Barracoon has been actively and continuously celebrated by some of the most important voices of contemporary literature. Toni Morrison and Tracy K. Smith, two prominent women of color writers, acknowledged the significance of Hurston’s book. Morrison called Hurston “one of the greatest writers of our time,” and Smith called Barracoon “a story of urgent relevance to every American, everywhere.” The New York Times noted the significance this publication has in amplifying Hurston’s literary legacy. The Guardian proclaimed the book’s “belated publication of her phonetic transcription offers spine-chilling access to one of modernity’s great crimes, an atrocity that, when described by a victim, suddenly becomes far less distant.” And the Washington Post celebrated the book as “a stunning addition to several overlapping canons of American literature.”
Another significant woman of color writer, Alice Walker, contributed a foreword to the publication of Barracoon. In the foreword, she wrote, “Zora Neale Hurston’s genius has once again produced a Maestrapiece.” Walker contributed more than just words, though. She’s largely responsible for the resurgence of Barracoon and its recent publication. In the 1970s, Walker publically encouraged the reading of Hurston’s works—ranging from Their Eyes Were Watching God to Dust Tracks on a Road. This public affirmation of Hurston’s talent provided the writer with a wider readership. Walker never lost sight of Hurston’s vision and eventually supported the posthumous publication—leading Lewis’ story to an attentive audience.
In celebration of Hurston’s accomplishments, and in wonder of Lewis’ strength and perseverance, the media has taken note of Barracoon. Praised internationally in literary and cultural journals, news outlets, and Alabama-based newspapers, Lewis’ story can finally spread far and wide. Published in 2018, his story reminds his reader how far former slaves have gone, and what more needs to be done to create true equality. Lewis’ story will leave a big impression on all who read it—after all, it’s amazing how much he endured, and the positive life he created for himself in America.

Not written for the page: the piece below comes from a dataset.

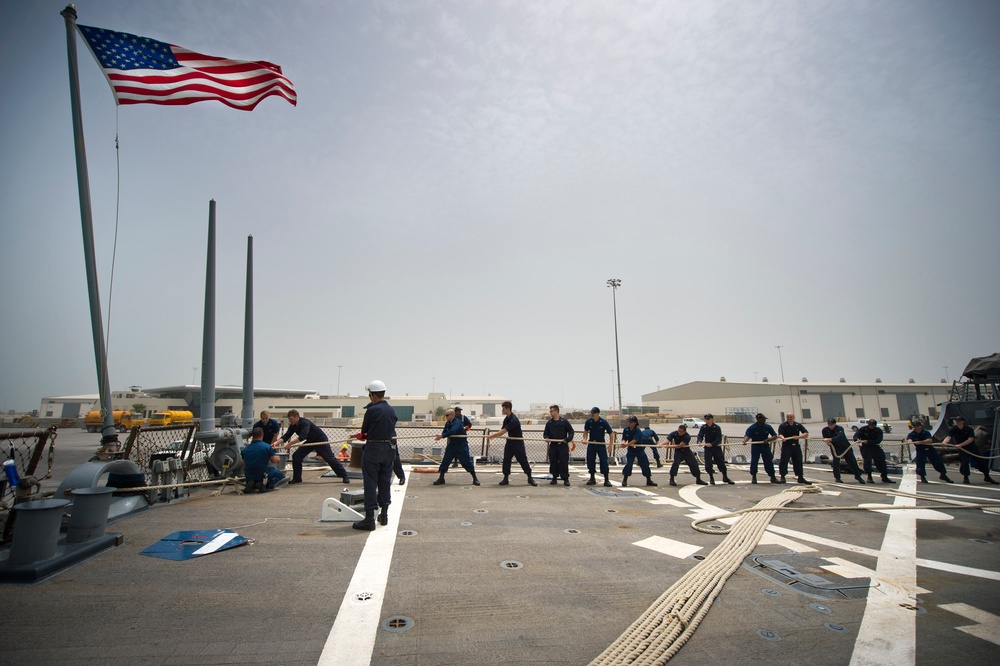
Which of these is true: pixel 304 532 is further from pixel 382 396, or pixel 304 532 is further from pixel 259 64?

While Hurston never lived to see the success of Barracoon, its presence now leaves an indelible mark on the art of American storytelling. Barracoon signifies the necessity for actively sought social justice. Most importantly, the story depicts the role listening can play in freedom. Lewis was liberated by his conversations with Hurston. His story will provide solace to those with similar family histories. Both Hurston and Lewis left a legacy of friendship. Hurston’s Barracoon is a collaboration with Lewis—she treated him like an equal, not as a subject. In so doing, Hurston shows a way forward into the American future. It’s all thanks to Lewis, who bravely voiced his unforgettable story.